Mardi 6 avril 2004 : Ne vous échappez pas de ce sac de peau.

Parfois le matin pendant la cérémonie, nous chantons le sûtra des patriarches de notre lignée Sõtõ, en récitant leurs noms depuis même les bouddhas antérieurs à Bouddha Shakyamuni. Il ne s’agit pas seulement de leur rendre hommage mais en fait, à travers notre pratique de zazen, de rencontrer leur enseignement, de réaliser la même expérience qu’eux. Ainsi nous pouvons communier avec tous les maîtres de notre lignée, pas seulement en étudiant leur enseignement mais en pratiquant dans le même état d’esprit avec la même réalisation.

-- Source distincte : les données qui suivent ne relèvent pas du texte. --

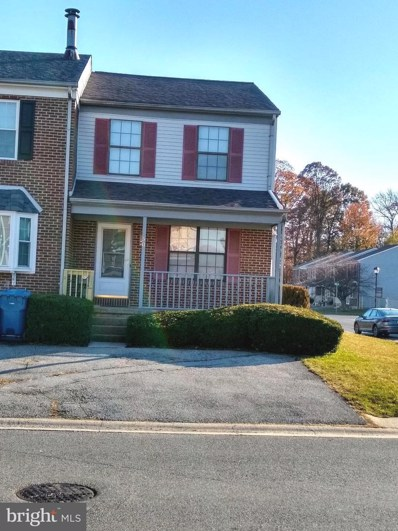 50 MacKenzie Court, New Castle, DE 19720 - #: DENC491436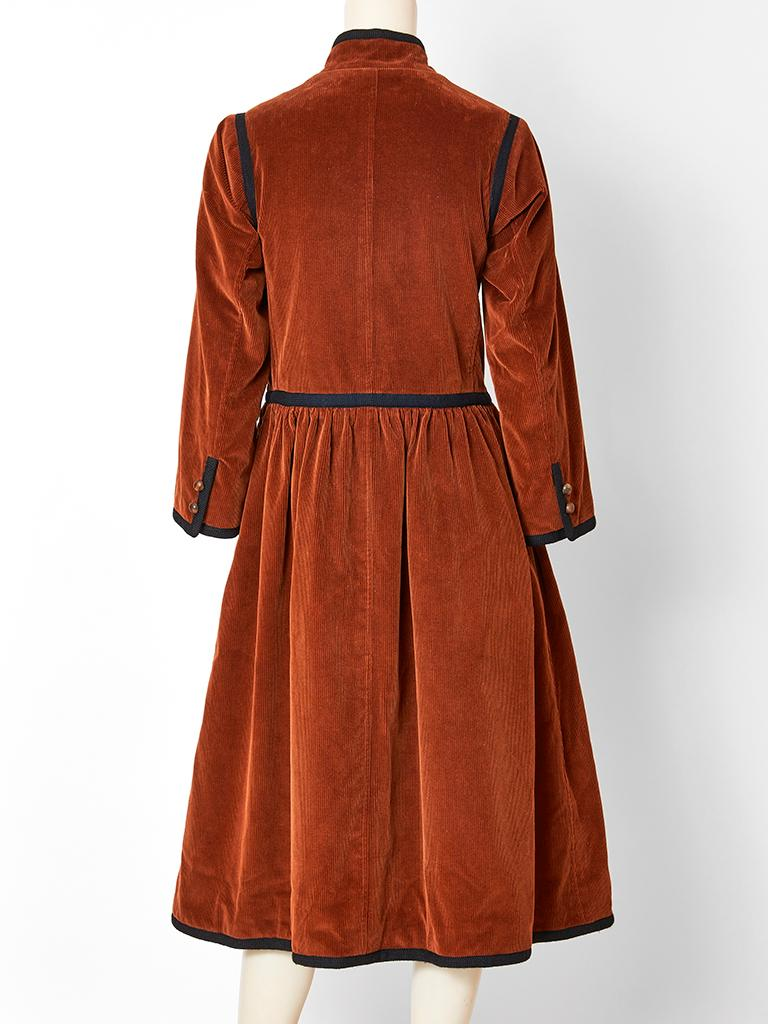 Red Yves Saint Laurent Russian Collection Corduroy Coat For Sale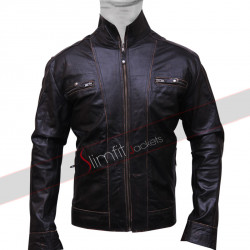 Saint Laurent Classic Black Motorcycle Leather Jacket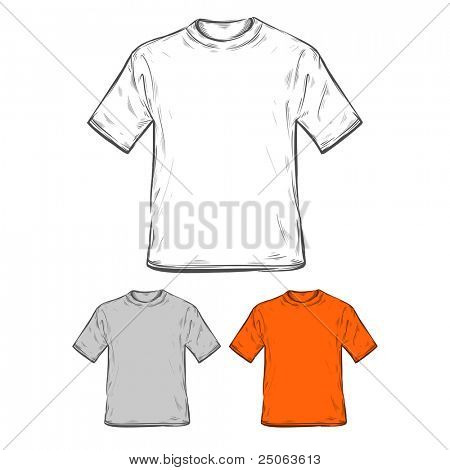 T-shirt templates. Vector illustration.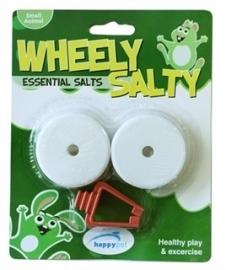 HAPPY pet wheely liksteen zout 5X5X2 CM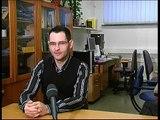 Laboratorij za kognitivno modeliranje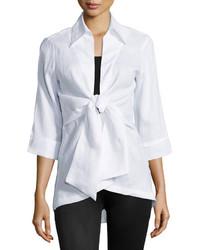 Neiman Marcus Linen Tie Front Blouse White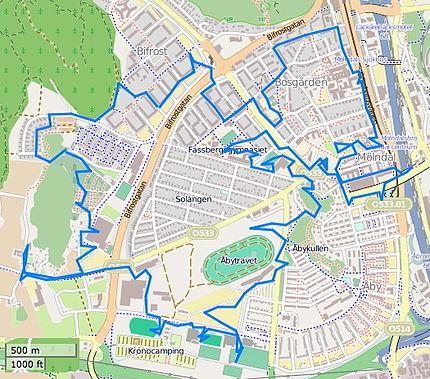 västra kyrkogården göteborg karta Wikipedia:Projekt Göteborg/Fotosafari – Wikipedia västra kyrkogården göteborg karta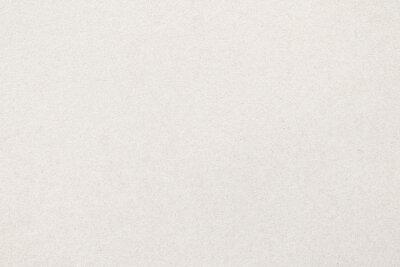 Naklejka Paper texture cardboard background. Grunge old paper surface texture.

A la fin de son poème sur le Chant de la hutte de paille, Maître Sekitõ nous recommande de laisser passer les siècles et de se détendre complètement. Essayer de pratiquer zazen en étant complètement concentré ici et maintenant au-delà du temps qui passe et en étant totalement détendu, c’est ne tendre vers aucun objet, totalement centré ici et maintenant, inspirant et expirant calmement.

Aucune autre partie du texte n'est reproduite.